Records from a dataset:
*** Block opens ***
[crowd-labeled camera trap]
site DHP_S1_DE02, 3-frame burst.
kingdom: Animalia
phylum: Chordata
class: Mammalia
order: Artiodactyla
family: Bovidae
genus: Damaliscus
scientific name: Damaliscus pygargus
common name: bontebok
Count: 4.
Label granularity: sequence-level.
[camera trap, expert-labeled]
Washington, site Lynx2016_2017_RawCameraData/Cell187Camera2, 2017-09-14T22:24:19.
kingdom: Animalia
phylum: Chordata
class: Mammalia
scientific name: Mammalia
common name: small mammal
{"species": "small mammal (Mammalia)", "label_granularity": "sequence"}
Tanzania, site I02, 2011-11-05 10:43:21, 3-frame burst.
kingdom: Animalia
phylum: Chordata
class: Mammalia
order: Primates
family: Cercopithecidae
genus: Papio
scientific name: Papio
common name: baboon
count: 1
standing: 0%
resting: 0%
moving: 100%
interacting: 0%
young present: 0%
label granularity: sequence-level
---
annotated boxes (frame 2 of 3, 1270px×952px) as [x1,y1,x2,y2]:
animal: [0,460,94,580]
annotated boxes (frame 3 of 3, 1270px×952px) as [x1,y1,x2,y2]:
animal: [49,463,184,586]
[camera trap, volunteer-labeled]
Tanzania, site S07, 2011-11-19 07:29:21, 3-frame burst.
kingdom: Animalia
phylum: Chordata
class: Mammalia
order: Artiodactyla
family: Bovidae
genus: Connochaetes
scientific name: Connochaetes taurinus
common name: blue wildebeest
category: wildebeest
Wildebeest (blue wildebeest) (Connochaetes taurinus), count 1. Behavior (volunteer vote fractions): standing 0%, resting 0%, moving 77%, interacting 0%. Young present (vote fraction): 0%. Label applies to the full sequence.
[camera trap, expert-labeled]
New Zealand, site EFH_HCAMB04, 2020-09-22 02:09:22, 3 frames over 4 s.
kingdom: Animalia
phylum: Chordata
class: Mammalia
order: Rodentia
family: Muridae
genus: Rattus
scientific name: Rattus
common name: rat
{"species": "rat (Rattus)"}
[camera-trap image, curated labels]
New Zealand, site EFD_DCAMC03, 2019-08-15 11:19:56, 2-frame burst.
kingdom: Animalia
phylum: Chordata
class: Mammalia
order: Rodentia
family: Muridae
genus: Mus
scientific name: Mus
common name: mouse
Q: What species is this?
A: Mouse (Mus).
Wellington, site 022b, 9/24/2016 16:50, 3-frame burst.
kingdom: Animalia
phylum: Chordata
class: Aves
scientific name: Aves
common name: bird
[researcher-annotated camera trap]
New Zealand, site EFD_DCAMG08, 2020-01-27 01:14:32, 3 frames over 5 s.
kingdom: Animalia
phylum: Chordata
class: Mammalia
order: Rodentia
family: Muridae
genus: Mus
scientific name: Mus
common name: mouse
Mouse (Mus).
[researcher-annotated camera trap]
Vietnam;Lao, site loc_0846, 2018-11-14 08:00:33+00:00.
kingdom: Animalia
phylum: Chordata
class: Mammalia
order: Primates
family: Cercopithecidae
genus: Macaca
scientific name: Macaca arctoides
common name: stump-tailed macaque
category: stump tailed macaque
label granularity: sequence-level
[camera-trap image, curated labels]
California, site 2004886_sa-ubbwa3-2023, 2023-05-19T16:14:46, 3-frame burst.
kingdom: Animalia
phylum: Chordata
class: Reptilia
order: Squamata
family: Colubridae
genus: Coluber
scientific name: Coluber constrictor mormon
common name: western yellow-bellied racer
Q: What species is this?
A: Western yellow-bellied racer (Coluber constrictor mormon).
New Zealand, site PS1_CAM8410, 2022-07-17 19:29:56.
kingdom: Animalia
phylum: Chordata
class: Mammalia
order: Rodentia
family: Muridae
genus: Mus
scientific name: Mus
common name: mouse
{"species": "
*** Block closes ***
What you have to do: All entries must be duplicated exactly, with none left out.

Response area:
[crowd-labeled camera trap]
site DHP_S1_DE02, 3-frame burst.
kingdom: Animalia
phylum: Chordata
class: Mammalia
order: Artiodactyla
family: Bovidae
genus: Damaliscus
scientific name: Damaliscus pygargus
common name: bontebok
Count: 4.
Label granularity: sequence-level.
[camera trap, expert-labeled]
Washington, site Lynx2016_2017_RawCameraData/Cell187Camera2, 2017-09-14T22:24:19.
kingdom: Animalia
phylum: Chordata
class: Mammalia
scientific name: Mammalia
common name: small mammal
{"species": "small mammal (Mammalia)", "label_granularity": "sequence"}
Tanzania, site I02, 2011-11-05 10:43:21, 3-frame burst.
kingdom: Animalia
phylum: Chordata
class: Mammalia
order: Primates
family: Cercopithecidae
genus: Papio
scientific name: Papio
common name: baboon
count: 1
standing: 0%
resting: 0%
moving: 100%
interacting: 0%
young present: 0%
label granularity: sequence-level
---
annotated boxes (frame 2 of 3, 1270px×952px) as [x1,y1,x2,y2]:
animal: [0,460,94,580]
annotated boxes (frame 3 of 3, 1270px×952px) as [x1,y1,x2,y2]:
animal: [49,463,184,586]
[camera trap, volunteer-labeled]
Tanzania, site S07, 2011-11-19 07:29:21, 3-frame burst.
kingdom: Animalia
phylum: Chordata
class: Mammalia
order: Artiodactyla
family: Bovidae
genus: Connochaetes
scientific name: Connochaetes taurinus
common name: blue wildebeest
category: wildebeest
Wildebeest (blue wildebeest) (Connochaetes taurinus), count 1. Behavior (volunteer vote fractions): standing 0%, resting 0%, moving 77%, interacting 0%. Young present (vote fraction): 0%. Label applies to the full sequence.
[camera trap, expert-labeled]
New Zealand, site EFH_HCAMB04, 2020-09-22 02:09:22, 3 frames over 4 s.
kingdom: Animalia
phylum: Chordata
class: Mammalia
order: Rodentia
family: Muridae
genus: Rattus
scientific name: Rattus
common name: rat
{"species": "rat (Rattus)"}
[camera-trap image, curated labels]
New Zealand, site EFD_DCAMC03, 2019-08-15 11:19:56, 2-frame burst.
kingdom: Animalia
phylum: Chordata
class: Mammalia
order: Rodentia
family: Muridae
genus: Mus
scientific name: Mus
common name: mouse
Q: What species is this?
A: Mouse (Mus).
Wellington, site 022b, 9/24/2016 16:50, 3-frame burst.
kingdom: Animalia
phylum: Chordata
class: Aves
scientific name: Aves
common name: bird
[researcher-annotated camera trap]
New Zealand, site EFD_DCAMG08, 2020-01-27 01:14:32, 3 frames over 5 s.
kingdom: Animalia
phylum: Chordata
class: Mammalia
order: Rodentia
family: Muridae
genus: Mus
scientific name: Mus
common name: mouse
Mouse (Mus).
[researcher-annotated camera trap]
Vietnam;Lao, site loc_0846, 2018-11-14 08:00:33+00:00.
kingdom: Animalia
phylum: Chordata
class: Mammalia
order: Primates
family: Cercopithecidae
genus: Macaca
scientific name: Macaca arctoides
common name: stump-tailed macaque
category: stump tailed macaque
label granularity: sequence-level
[camera-trap image, curated labels]
California, site 2004886_sa-ubbwa3-2023, 2023-05-19T16:14:46, 3-frame burst.
kingdom: Animalia
phylum: Chordata
class: Reptilia
order: Squamata
family: Colubridae
genus: Coluber
scientific name: Coluber constrictor mormon
common name: western yellow-bellied racer
Q: What species is this?
A: Western yellow-bellied racer (Coluber constrictor mormon).
New Zealand, site PS1_CAM8410, 2022-07-17 19:29:56.
kingdom: Animalia
phylum: Chordata
class: Mammalia
order: Rodentia
family: Muridae
genus: Mus
scientific name: Mus
common name: mouse
{"species": "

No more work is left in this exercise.